### Data records
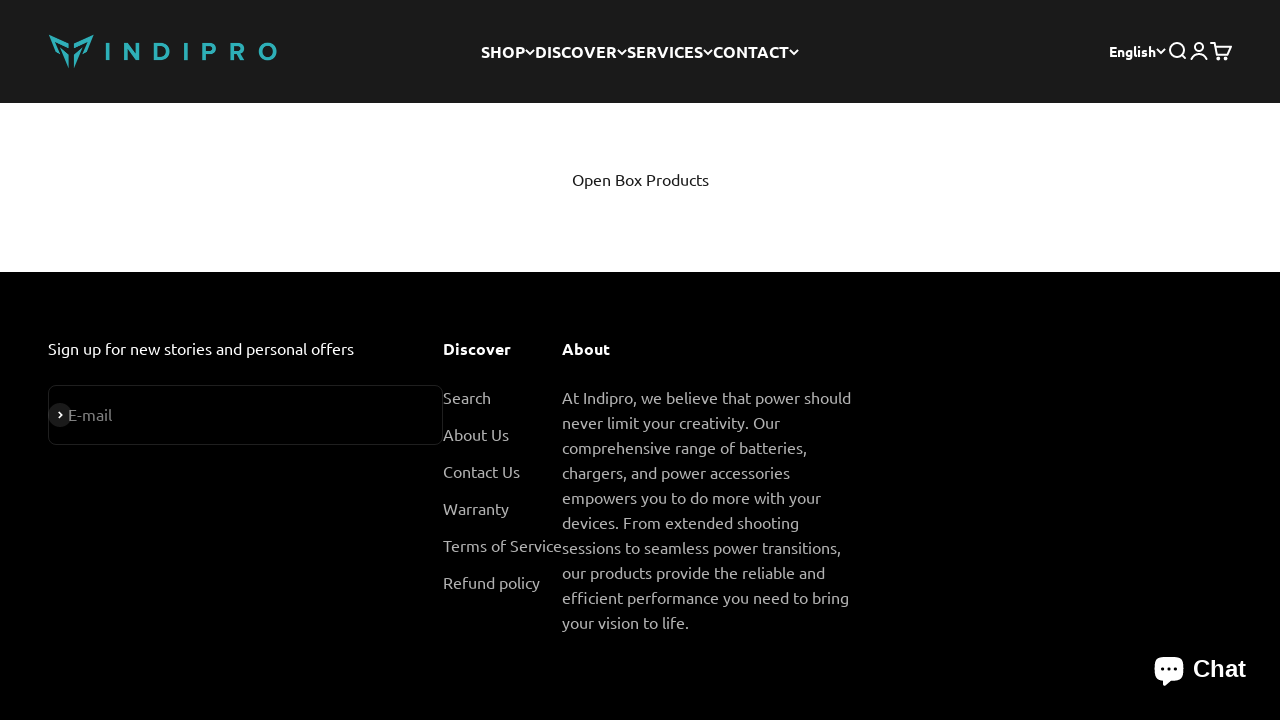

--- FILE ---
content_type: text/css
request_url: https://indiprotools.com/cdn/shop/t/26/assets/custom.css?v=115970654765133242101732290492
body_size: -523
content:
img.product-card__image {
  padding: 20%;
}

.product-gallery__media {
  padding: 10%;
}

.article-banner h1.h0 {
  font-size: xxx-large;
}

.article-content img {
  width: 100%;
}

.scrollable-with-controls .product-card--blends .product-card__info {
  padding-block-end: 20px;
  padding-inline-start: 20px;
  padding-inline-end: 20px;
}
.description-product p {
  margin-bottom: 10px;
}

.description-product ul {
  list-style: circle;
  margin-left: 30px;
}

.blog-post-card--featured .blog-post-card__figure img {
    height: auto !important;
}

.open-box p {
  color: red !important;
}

==

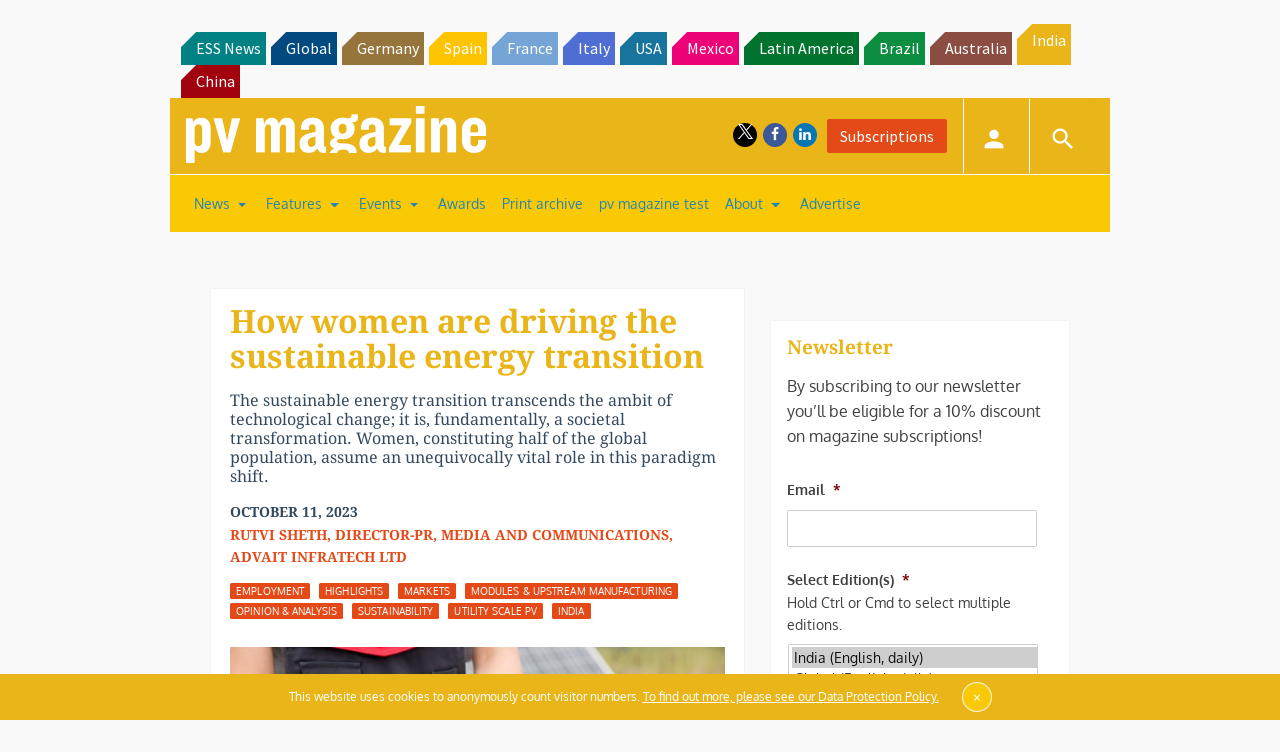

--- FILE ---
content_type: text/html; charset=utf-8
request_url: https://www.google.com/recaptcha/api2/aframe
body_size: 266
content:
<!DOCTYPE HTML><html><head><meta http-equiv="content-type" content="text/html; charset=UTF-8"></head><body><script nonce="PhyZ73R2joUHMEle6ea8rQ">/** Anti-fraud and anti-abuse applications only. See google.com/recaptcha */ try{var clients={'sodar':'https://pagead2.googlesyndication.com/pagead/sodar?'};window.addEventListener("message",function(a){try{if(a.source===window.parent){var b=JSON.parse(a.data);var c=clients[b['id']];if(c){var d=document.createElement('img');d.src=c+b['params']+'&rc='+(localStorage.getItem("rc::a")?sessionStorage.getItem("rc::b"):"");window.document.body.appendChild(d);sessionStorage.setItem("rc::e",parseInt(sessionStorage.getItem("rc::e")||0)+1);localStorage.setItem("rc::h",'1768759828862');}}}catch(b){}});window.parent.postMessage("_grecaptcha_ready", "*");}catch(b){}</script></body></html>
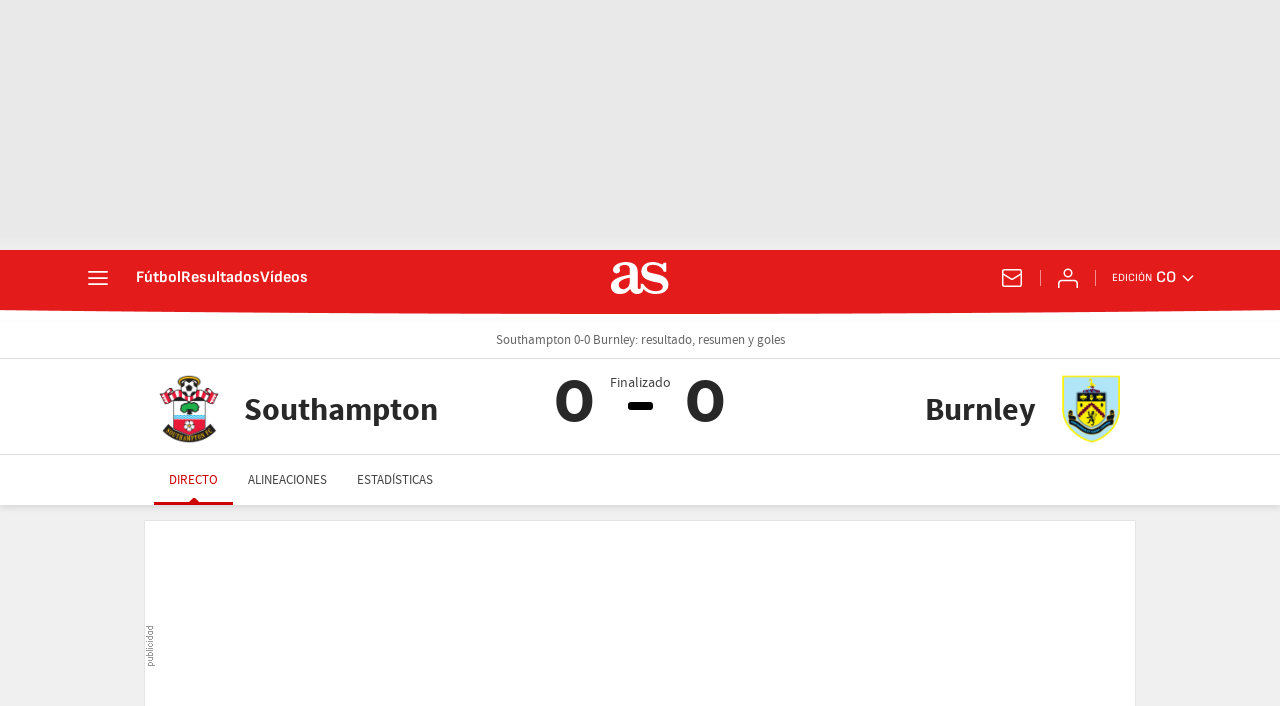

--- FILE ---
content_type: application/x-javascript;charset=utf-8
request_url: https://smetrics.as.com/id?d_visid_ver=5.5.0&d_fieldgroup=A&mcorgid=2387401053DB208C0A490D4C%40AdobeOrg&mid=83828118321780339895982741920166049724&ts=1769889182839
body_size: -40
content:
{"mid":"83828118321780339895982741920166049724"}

### Problem details
Only the lines with "https" are needed; find them in the records and copy each one.

### Worked solution
request_url: https://indiprotools.com/cdn/shop/t/26/assets/custom.css?v=115970654765133242101732290492
request_url: https://www.google.com/recaptcha/api2/aframe
<!DOCTYPE HTML><html><head><meta http-equiv="content-type" content="text/html; charset=UTF-8"></head><body><script nonce="PhyZ73R2joUHMEle6ea8rQ">/** Anti-fraud and anti-abuse applications only. See google.com/recaptcha */ try{var clients={'sodar':'https://pagead2.googlesyndication.com/pagead/sodar?'};window.addEventListener("message",function(a){try{if(a.source===window.parent){var b=JSON.parse(a.data);var c=clients[b['id']];if(c){var d=document.createElement('img');d.src=c+b['params']+'&rc='+(localStorage.getItem("rc::a")?sessionStorage.getItem("rc::b"):"");window.document.body.appendChild(d);sessionStorage.setItem("rc::e",parseInt(sessionStorage.getItem("rc::e")||0)+1);localStorage.setItem("rc::h",'1768759828862');}}}catch(b){}});window.parent.postMessage("_grecaptcha_ready", "*");}catch(b){}</script></body></html>
request_url: https://smetrics.as.com/id?d_visid_ver=5.5.0&d_fieldgroup=A&mcorgid=2387401053DB208C0A490D4C%40AdobeOrg&mid=83828118321780339895982741920166049724&ts=1769889182839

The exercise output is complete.